-- Start --
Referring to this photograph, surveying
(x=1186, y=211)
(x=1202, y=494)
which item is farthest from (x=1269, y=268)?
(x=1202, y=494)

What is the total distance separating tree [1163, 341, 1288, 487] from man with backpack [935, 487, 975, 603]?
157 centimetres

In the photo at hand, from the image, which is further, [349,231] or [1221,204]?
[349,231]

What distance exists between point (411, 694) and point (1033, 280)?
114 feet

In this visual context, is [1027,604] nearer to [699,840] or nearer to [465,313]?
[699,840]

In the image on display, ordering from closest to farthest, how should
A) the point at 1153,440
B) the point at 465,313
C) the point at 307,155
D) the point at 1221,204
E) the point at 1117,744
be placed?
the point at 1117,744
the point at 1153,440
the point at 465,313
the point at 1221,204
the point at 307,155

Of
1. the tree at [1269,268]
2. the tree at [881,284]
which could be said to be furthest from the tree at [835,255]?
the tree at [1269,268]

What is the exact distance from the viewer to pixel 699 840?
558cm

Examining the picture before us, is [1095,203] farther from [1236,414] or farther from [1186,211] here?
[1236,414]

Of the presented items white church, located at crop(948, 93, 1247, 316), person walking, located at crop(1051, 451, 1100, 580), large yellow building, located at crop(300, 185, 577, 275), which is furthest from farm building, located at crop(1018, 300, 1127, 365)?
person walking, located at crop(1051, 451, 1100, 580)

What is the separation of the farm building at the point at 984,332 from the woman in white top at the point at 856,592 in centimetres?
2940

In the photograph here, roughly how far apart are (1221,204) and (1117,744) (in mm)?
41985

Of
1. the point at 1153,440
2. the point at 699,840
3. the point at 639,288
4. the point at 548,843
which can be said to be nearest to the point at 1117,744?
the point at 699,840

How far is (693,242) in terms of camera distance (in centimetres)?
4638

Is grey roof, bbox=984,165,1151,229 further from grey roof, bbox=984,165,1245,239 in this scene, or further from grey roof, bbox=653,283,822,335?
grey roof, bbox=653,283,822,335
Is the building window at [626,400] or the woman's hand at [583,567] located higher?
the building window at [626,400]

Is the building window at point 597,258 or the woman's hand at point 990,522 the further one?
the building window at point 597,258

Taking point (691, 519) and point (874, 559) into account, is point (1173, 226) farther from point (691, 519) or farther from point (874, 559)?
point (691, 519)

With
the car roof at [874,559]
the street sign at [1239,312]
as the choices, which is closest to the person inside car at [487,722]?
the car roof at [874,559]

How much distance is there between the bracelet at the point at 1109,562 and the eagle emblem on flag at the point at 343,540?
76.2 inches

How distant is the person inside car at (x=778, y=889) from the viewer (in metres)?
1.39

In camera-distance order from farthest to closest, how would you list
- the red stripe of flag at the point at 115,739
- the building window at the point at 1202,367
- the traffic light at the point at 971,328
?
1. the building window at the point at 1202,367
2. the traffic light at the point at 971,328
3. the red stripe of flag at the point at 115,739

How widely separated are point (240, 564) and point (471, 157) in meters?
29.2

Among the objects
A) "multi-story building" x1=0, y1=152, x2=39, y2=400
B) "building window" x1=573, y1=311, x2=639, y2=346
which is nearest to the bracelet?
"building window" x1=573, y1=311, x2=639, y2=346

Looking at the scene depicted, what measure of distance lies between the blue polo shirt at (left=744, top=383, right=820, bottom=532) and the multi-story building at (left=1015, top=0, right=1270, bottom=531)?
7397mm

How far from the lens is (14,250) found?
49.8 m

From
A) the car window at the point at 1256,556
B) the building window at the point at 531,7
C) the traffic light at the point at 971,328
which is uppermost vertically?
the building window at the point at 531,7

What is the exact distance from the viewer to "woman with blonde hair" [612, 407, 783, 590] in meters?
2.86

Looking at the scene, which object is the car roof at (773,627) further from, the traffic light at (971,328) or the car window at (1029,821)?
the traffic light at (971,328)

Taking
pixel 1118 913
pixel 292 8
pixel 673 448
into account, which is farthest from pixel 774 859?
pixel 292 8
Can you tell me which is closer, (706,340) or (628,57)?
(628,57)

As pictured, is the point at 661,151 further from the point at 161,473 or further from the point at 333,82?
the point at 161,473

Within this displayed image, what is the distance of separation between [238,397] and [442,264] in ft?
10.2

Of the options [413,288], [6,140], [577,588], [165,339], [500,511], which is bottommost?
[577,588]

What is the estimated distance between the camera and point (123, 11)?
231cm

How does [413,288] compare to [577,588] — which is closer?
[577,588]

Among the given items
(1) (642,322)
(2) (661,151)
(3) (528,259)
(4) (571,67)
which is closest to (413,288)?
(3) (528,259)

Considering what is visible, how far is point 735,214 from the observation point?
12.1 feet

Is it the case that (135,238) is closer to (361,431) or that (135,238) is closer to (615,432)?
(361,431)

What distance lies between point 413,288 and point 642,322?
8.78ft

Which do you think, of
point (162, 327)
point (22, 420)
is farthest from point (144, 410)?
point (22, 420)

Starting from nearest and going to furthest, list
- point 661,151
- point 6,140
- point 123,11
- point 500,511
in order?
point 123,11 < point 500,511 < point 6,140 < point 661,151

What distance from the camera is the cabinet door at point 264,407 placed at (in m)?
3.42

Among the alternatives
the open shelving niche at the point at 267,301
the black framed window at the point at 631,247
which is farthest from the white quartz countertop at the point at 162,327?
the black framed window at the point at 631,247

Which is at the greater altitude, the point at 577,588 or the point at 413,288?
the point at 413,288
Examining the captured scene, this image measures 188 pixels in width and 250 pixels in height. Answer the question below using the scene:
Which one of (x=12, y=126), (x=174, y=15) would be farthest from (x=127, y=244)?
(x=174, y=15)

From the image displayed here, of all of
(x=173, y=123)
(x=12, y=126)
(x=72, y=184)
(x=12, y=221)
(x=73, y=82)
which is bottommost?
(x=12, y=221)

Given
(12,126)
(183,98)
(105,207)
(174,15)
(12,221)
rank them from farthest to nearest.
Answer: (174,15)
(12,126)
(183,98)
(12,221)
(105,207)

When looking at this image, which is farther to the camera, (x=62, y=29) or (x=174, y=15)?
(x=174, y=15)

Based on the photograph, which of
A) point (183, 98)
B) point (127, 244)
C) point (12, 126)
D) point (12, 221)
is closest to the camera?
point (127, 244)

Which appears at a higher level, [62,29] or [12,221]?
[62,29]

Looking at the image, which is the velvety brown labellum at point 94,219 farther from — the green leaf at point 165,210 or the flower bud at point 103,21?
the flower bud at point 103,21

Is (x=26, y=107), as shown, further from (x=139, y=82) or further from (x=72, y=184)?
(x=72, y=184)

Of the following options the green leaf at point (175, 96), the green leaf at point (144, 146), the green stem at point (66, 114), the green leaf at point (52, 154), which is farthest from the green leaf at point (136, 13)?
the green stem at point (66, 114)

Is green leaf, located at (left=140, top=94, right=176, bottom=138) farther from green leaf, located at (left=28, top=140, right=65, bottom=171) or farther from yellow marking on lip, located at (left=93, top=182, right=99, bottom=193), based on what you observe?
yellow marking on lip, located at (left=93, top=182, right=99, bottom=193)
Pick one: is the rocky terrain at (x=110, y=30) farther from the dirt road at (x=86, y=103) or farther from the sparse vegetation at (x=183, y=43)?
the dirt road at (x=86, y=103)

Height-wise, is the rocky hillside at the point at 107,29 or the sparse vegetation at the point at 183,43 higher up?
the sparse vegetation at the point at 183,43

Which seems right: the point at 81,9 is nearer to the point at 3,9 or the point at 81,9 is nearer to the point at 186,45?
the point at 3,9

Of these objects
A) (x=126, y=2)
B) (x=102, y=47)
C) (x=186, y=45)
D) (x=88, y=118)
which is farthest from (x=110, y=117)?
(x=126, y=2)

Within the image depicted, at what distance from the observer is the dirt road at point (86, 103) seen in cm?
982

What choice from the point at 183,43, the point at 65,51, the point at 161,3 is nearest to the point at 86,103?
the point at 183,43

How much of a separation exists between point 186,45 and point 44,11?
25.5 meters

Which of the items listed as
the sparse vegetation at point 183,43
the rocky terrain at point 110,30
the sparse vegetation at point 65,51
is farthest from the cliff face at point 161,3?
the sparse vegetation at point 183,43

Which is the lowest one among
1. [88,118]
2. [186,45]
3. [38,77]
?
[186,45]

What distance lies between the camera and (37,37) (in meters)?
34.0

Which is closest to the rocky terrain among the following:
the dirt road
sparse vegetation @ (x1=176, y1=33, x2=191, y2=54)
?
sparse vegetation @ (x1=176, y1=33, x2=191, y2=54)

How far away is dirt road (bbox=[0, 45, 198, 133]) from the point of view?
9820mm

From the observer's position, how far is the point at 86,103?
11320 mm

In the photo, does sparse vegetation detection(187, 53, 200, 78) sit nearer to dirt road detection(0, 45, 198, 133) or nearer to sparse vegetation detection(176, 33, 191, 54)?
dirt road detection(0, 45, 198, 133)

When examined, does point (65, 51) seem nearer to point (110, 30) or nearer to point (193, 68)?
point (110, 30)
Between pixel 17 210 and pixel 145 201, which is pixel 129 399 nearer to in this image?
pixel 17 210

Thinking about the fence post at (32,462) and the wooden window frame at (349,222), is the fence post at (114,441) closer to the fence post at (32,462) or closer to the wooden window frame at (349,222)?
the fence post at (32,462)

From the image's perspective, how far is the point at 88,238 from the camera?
-- End --
• TASK INSTRUCTIONS
Output the items exactly as they appear, from the very first line of the items up to and including the line that contains "157 centimetres".

• OUTPUT BELOW
Referring to this photograph, surveying
(x=1186, y=211)
(x=1202, y=494)
which item is farthest from (x=1269, y=268)?
(x=1202, y=494)

What is the total distance separating tree [1163, 341, 1288, 487] from man with backpack [935, 487, 975, 603]?
157 centimetres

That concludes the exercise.